- [What to do]
Beginning at the line that contains "A Man Attempting to Whistle with His Fingers", reproduce the entries below exactly, ending with the line that contains "Candlelight floating on water stock photo". Omit each picture.

- [Dataset records]
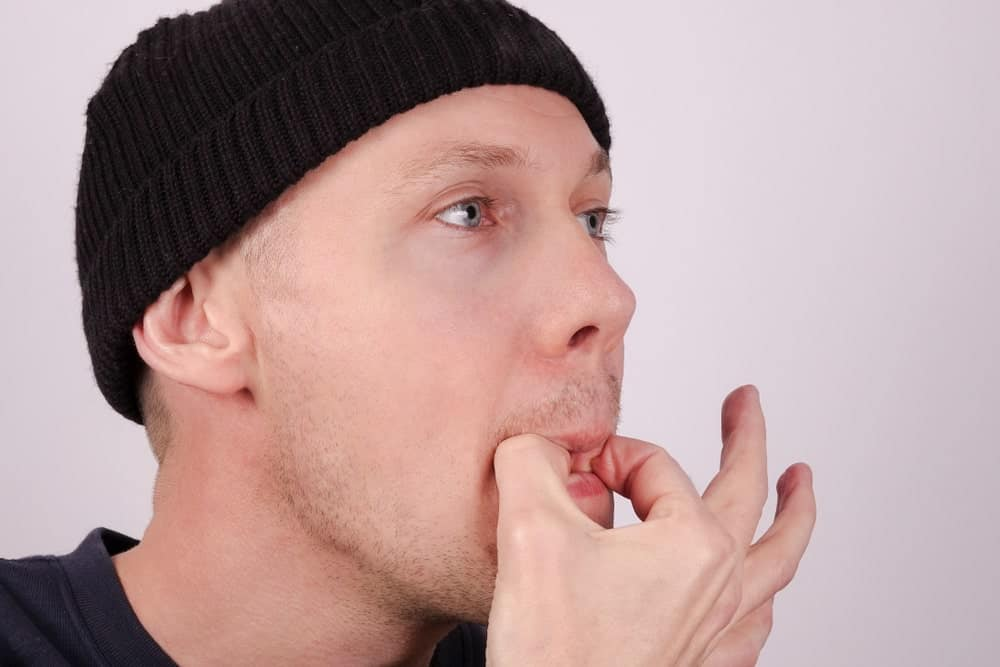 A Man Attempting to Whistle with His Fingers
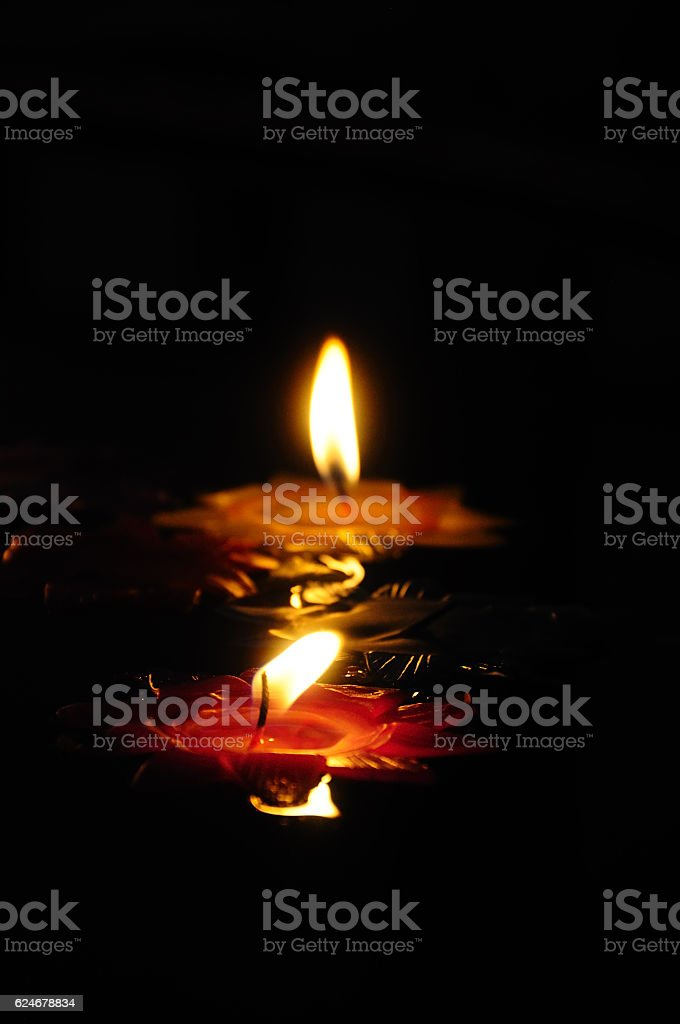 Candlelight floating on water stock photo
--
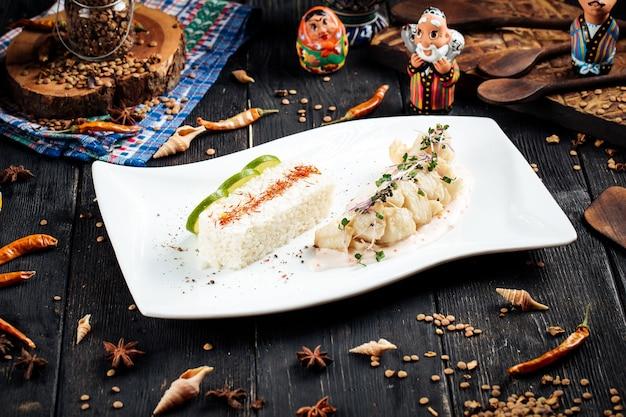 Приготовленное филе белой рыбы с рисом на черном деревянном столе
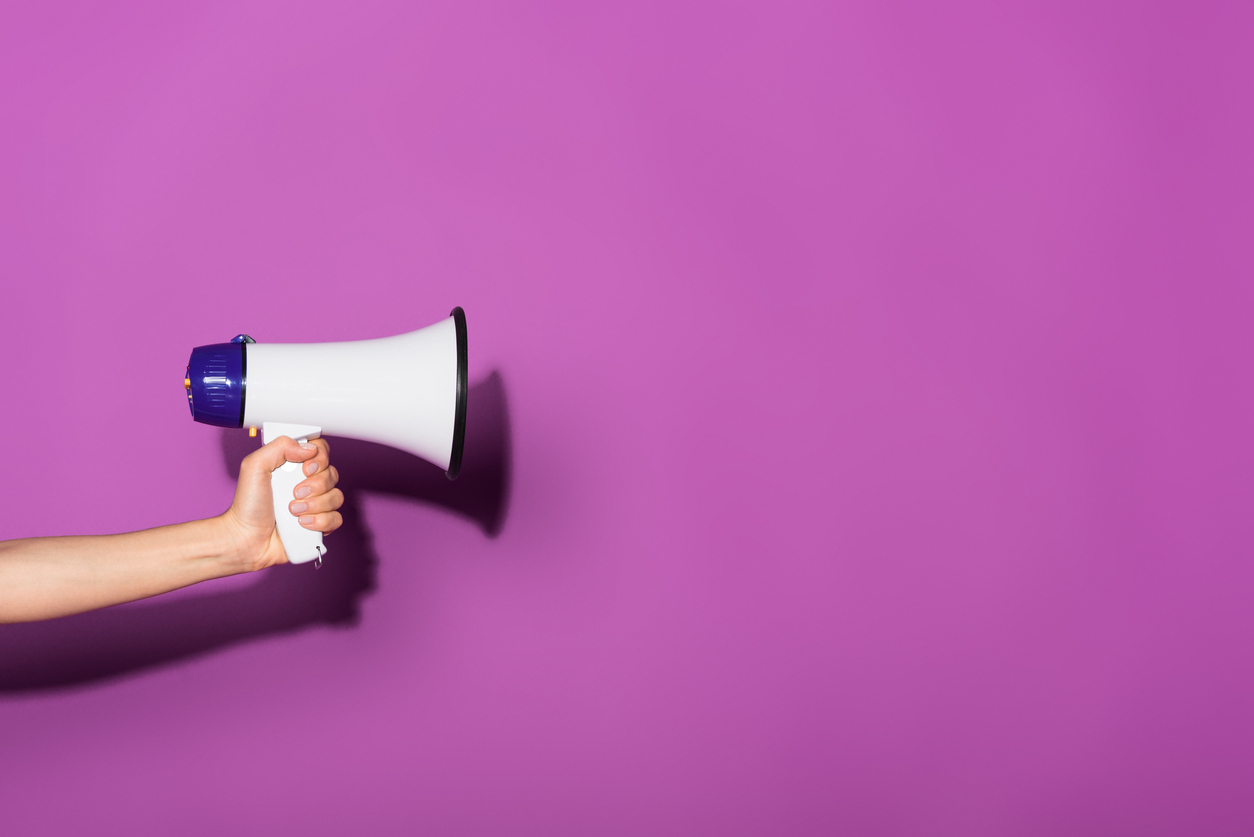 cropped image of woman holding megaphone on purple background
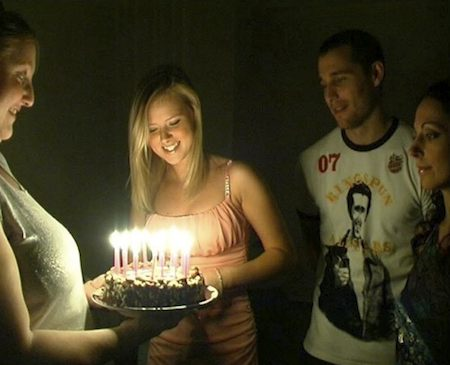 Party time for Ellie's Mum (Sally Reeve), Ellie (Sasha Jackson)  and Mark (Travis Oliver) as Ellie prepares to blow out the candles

- [Final answer]
 A Man Attempting to Whistle with His Fingers
 Candlelight floating on water stock photo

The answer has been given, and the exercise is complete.